* _PASSAGE PROVIDED_:

There are a number of strikes or ‘job actions’ that are being undertaken in Zimbabwe. The most significant of these has been an over a month long junior doctors strike at a majority of our state owned referral hospitals. This has also played out very badly in the public discourse with government issuing veiled threats against the striking medical doctors. While also taking them to the labour court which has since reserved its judgement.
Teachers unions, civil service associations and nurses associations are also in one way or the other undertaking varying forms of strike action. In some statements the worker’s representatives have issued statements advising their employer (government) of their ‘incapacitation’. By this they mean they are unable to regularly attend to their work stations for lack of either access to transport and other amenities that have been negatively affected by the high costs of goods and services in the country.
The statements relate directly to the individual union/association member’s immediate material needs. And its entirely understandable. The main demand is that salaries be annotated either in the United States dollar (USD) or its free market (also the parallel market) equivalent. This demand is shared across the board by all unions and associations.
Other demands include improved working conditions for both the employees and in part also members of the public that require their services. But there is no doubt that the immediacy of their own personal remuneration is paramount. Be it the medical doctors, civil service associations and teachers unions.
And salaries have basically come to be designed as highly personal commodities in our neo-liberal economic framework. Both as designed by the Economic Structural Adjustment Programme (ESAP) or as is now being re-emphasised by the austerity measures under Mnangagwa’s government.
So the issue of remuneration is highly personal. Even in the unions and associations that are representing the workers, this contradiction can be both glaring as it is inspiring for current strike actions.
The contradiction therefore becomes the ability of the unions/ associations to combine the motivated member to understand the bigger economic picture beyond their actual salaries. And not on behalf of the employer. But on behalf of their own collective.

* _TASK DETAILS_: Write the next part of the commentary on Zimbabwe's public-sector strikes, picking up right after its last sentence.

* _EXTRACTED MATERIAL_:
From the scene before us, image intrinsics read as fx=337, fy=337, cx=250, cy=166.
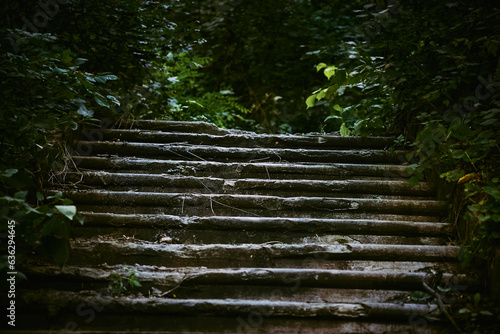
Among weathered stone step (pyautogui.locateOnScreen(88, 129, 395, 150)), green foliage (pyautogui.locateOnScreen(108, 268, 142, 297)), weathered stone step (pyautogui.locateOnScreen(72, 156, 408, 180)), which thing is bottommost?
green foliage (pyautogui.locateOnScreen(108, 268, 142, 297))

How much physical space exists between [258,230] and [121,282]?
3.20 ft

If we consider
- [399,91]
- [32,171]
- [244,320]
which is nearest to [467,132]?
[399,91]

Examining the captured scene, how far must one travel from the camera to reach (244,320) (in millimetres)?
1899

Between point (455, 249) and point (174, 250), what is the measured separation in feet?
6.20

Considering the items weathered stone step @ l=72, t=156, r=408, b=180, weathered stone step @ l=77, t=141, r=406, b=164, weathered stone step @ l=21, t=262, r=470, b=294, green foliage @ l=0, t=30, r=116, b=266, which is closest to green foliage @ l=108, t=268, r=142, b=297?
weathered stone step @ l=21, t=262, r=470, b=294

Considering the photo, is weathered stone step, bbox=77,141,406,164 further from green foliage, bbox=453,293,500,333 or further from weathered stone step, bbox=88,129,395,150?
Answer: green foliage, bbox=453,293,500,333

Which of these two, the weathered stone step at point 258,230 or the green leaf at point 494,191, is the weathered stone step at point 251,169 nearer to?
the weathered stone step at point 258,230

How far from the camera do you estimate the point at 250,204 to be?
104 inches

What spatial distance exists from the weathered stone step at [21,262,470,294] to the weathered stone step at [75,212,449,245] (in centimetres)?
29

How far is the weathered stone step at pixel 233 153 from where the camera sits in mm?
3145

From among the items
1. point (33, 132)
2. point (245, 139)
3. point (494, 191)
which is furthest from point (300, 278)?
point (33, 132)

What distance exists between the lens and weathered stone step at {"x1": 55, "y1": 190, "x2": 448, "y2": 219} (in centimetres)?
259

* _EXERCISE RESULT_:
This is evidently much harder to undertake because it is either not populist enough or it appears rather complicated to the member of the association or union. The populism required appears to be in two parts. Either having a charismatic figure or a seemingly catastrophic event affecting the association or union in order to whip up immediate emotions and actions. Even if they eventually become ephemeral.
Moreover it is also important to take into account the actual after effects of strike actions and the perception of the same with the general public. Particularly with regards how the actions may consolidate a perception and culture of individualism within the public to the extent that they lose sight of the importance of public services. And seek instead an unsustainable solution in private services either in education, health or transport. And may in turn not value specific professions for their public service importance and therefore inviolability of their work and work ethic.
In these trying economic times, it is predictable that a neo-liberal economic framework is destined to produce regular actions of resistance from workers. Even if they had not even been conscientised and are acting on angry responses to being treated unfairly.
It would be therefore be fair to argue that unions and civil services associations are between a rock and a hard place. They have to carefully navigate the immediate and highly individual demands of higher remuneration from their members without losing the collective value or ethos of the union. Or without making theirs a single issue and inevitably cyclical agenda.
To put it more straightforwardly, the unions and their leadership now need to go a gear up and provide alternative holistic frameworks to the way in which their professions/associations function nationally. And not just in the immediate but with perspectives that relate to posterity. For example where it concerns the health services sector, is the commercialization template that is being touted by government the panacea? Or do we clearly need a system similar to a publicly funded and supported national health service that makes public hospitals not only viable but give everyone a chance of professional treatment?
Or if we are in the teaching profession, what are the key elements around public education that would make affordable education a reality for many poor children? And how would value, even beyond the material, be retained by the teaching profession. After all, those that are causing problems in the education sector both for teachers and affiliated workers, all must have gone through a better education system than at present.
Or if we are in any other profession, raising key questions about how we do not anticipate any provision of mass urban public transport (ZUPCOs) should not be designed as a political stop gap measure but a public good and service.
These are questions and issues that do not preclude the right of workers to strike or to increasingly choose either the private sector or the Diaspora. Instead they bring to the fore the importance of teachers unions, civil service associations expanding the public and people centered values of their sectors to ordinary Zimbabweans. Even if it appears mundane and difficult.
It also helps even in the internal processes of unions and associations where members engage with not only the important issues of salaries/remuneration but also key ideological questions of the country and the necessary frameworks to build a better society for all. This would help tamper populist approaches and also encourage members to read between the ideological and elitist lines of their current predicament.